TPRS also known as TO Prosperity and contains 17 recommendations and actions to be carried over a four-year period and focuses on systemic change – in influencing the economic power of the City to stimulate job growth, create a social support system in engaging City of Toronto (including Toronto and adjoining cities) staff and residents on poverty reduction efforts and dedicate funding to poverty reduction actions -- housing stability, access to services and food, transit equity the quality of jobs and incomes.
The six additional TPL branches, which would remain open all year-round from July 2 of this year are: Albert Campbell (Birchmount Road and Danforth Road); Barbara Frum (Lawrence Ave. West and Bathurst Street); Fairview (Don Mills Road and Sheppard Ave. East); Brentwood (Royal York Road and Bloor Street West); S. Walter Stewart (Coxwell Ave and Mortimer Ave.) and York Woods (Jane Street and Finch Ave. West).

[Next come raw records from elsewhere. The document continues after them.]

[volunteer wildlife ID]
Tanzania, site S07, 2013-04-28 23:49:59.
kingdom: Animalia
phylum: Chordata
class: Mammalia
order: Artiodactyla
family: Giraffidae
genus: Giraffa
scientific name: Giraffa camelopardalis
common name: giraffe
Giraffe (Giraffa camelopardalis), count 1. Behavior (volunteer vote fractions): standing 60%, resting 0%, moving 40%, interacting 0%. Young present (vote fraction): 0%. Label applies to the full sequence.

The opening of these additional branches is much needed demand of the society. These libraries with latest technology, wifi, computers – unaffordable to certain parts of communities -- would provide opportunities for students to catch up with their school work during summer months, do research, provide parents an opportunity to take small children for their participation to various types of activities launched by the libraries.
“Public libraries play a critical role in our communities by providing people with free access to information, technology and a variety of programs that support lifelong learning and skills development,” said Eleanor McMahon, Minister of Tourism, Culture and Sport.
These extra hours of the libraries would also facilitate the researchers, said Toronto Mayor John Tory, to have extra time for research, and allow small business entrepreneurs to spend quality time on their projects.
"We have been steadily increasing Sunday open hours over the past few years, and community reaction and use has been terrific," said Vickery Bowles, City Librarian. "Many people like to come in on Sundays to catch up on work or reading, attend a program with their child, or to take advantage of the welcoming public space. We're looking forward to welcoming more people on Sundays this summer."
Tory added, "We are choosing to invest in people by bringing library access into neighbourhoods which need it most. This program, along with several other measures in the Poverty Reduction Strategy, will make a difference in people's lives, provide opportunity, and make our city a fairer and more inclusive place to live."
“Ontario’s public libraries are essential digital hubs for communities across Ontario. They serve as the greatest equalizer for access to information across our communities... so that people have the opportunity to be connected, learn, and to access the resources they need to succeed in our digital world,” said Shelagh Paterson, Executive Director, Ontario Library Association
Thirty-three TPL branches are open on Sundays during the school year, according to official sources, and 14 are open year-round.